2013: Will Berkshire's future stock returns decline?
CAROL LOOMIS: This question is from Benjamin Knoll of Greater Twin Cities United Way.
“Every time Bill Gross writes a new essay on the, quote, ‘new normal,’ unquote, I get more depressed about the prospects for my retirement.
“Do you share his view that market returns in the next few decades will be much lower than in the past few? And should we expect Berkshire’s future market returns to be greatly constrained, not only by its size, but also by much lower equity returns overall?
WARREN BUFFETT: Yeah, Charlie and I don’t pay any attention to macro forecasts.
We have worked together now for 54 years, and I can’t think of a time when we made a decision on a stock, or on a company, where a macro discussion — where we’ve talked about macro.
We don’t know what things are going to look like, in any precise way. And, incidentally, naturally, we think if we don’t know it, nobody else knows. That’s the conceit that we have. (Laughs)
And — so we — you know, why talk — why spend time talking about something you really don’t know anything about? I mean it — people do it all the time, but it not very productive. So we talk about the businesses.
I like Bill Gross. Sounds like Lloyd Bentsen, you know, back in the — he’s a friend of mine.
But I don’t — it doesn’t make any difference to me what he thinks about the future, doesn’t make any difference to me, you know, what any economist thinks about it.
I have a general feeling that America will continue to work well. And I don’t — you know — there’s — throughout my adult lifetime, and before that, there’s always been all kinds of opinions that, you know, about what’s going to happen this year or the next year or anything like that. And nobody knows.
What you do know, with a very high degree of certainty, in my view, is that BNSF will be carrying more carloads 10 years from now, 20 years from now; that there will be no substitute for the service that they provide; that there will be two important railroads in the west and two important railroads in the east; and that they will have an asset that has incredible replacement value, nobody could turn out something like it, and that they’ll get paid fairly for what they do. It’s not very complicated.
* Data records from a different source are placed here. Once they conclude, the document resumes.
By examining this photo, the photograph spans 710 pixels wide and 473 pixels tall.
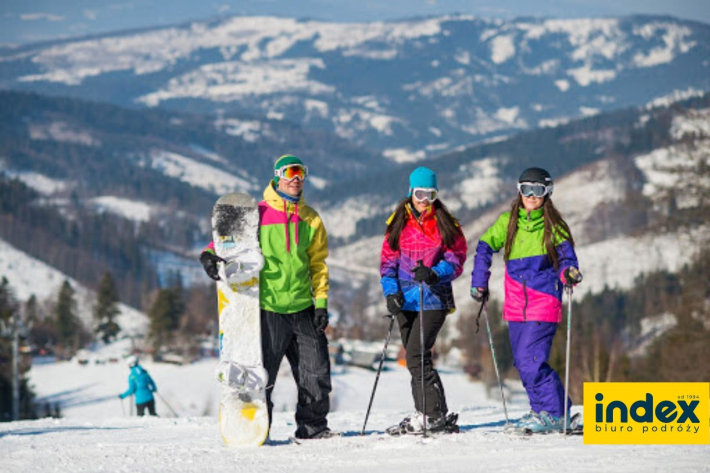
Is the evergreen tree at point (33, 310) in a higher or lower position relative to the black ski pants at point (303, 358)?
higher

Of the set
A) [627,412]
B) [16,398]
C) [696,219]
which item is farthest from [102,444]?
[16,398]

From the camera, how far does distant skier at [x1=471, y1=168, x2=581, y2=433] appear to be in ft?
26.8

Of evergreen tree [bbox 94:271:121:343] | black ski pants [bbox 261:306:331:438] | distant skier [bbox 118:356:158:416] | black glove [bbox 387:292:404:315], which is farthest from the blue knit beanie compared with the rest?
evergreen tree [bbox 94:271:121:343]

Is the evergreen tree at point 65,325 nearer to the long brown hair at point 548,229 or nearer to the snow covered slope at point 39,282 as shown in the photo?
the snow covered slope at point 39,282

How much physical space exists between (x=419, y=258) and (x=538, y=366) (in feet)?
4.20

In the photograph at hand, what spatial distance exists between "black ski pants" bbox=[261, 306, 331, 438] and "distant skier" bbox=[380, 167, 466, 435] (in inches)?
24.7

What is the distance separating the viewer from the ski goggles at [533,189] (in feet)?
27.3

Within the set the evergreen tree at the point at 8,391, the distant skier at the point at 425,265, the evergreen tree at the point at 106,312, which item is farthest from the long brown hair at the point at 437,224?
the evergreen tree at the point at 106,312

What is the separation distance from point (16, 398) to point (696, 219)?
3482 centimetres

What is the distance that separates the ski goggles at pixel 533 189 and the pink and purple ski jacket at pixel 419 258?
0.62 meters

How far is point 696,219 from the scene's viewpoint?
24.8 metres

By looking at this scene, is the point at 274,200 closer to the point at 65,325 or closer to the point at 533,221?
the point at 533,221

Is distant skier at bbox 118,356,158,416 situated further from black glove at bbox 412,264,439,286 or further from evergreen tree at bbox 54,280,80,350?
evergreen tree at bbox 54,280,80,350

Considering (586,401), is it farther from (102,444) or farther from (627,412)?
(102,444)
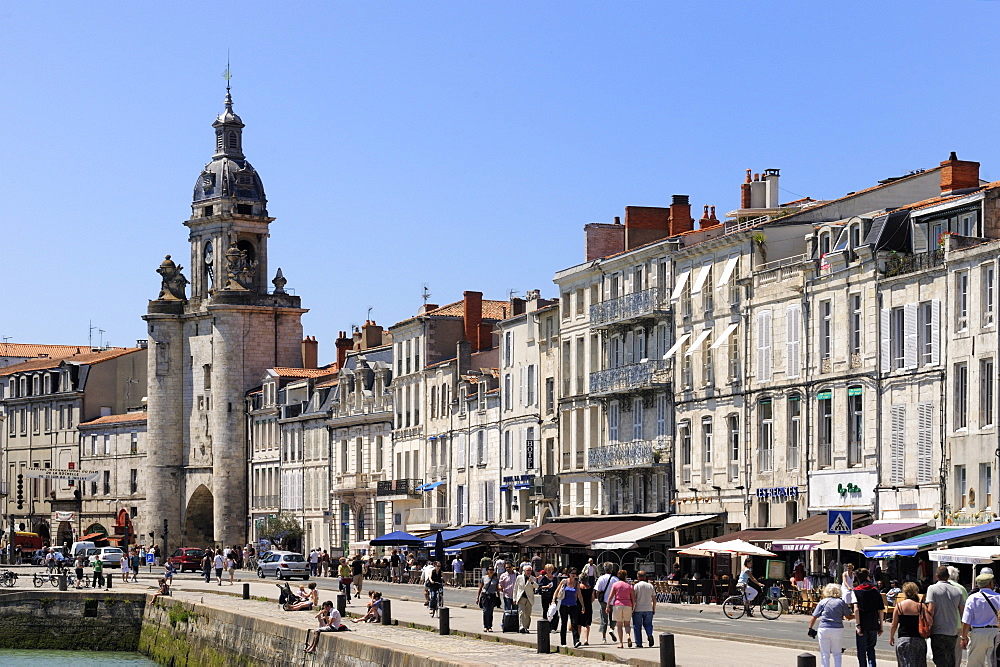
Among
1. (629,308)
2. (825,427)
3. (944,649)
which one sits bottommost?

And to ignore what you know because of predictions about what you don’t know, or what nobody else knows, in our view, it’s just plain silly.
So we don’t have anything against somebody talking about a new normal or an old normal or an in-between normal, but it doesn’t mean anything to us.
My own guess is that people will do very well owning good businesses, if they don’t pay too much for them, you know, whether they hold them for 10 years or 20 years or 30 years.
And if they try and time their purchases in some way by listening to forecasts about what’s going to happen in business and try and buy and sell them, they’re going to do very well for their broker and not so well for themselves.
Charlie?
CHARLIE MUNGER: Yeah. But, of course, Warren, we have a lot of money. We have to do something with it. So we’re going to do our thing no matter what the external climate is.
If you’re a busy surgeon and trying to decide whether to work two more years before you retire, then you may be more interested, and rationally so, in the new normal.
And I would personally advise the guy to work an extra couple of years. (Laughter)
In other words, I kind of agree with Bill Gross.
WARREN BUFFETT: What do you think the normal is?
CHARLIE MUNGER: Well, less than we’ve enjoyed in our lifetimes, the new normal.
WARREN BUFFETT: What have we enjoyed in the last 10 years? I mean, you know —
CHARLIE MUNGER: It hasn’t been so bad.
WARREN BUFFETT: No. And it hasn’t been —
CHARLIE MUNGER: It’s not nearly as good as it was in the first 30.
WARREN BUFFETT: Yeah. And do you think it would be worse than the average of the last 10 years?
CHARLIE MUNGER: I think that’s quite a conceivable outcome.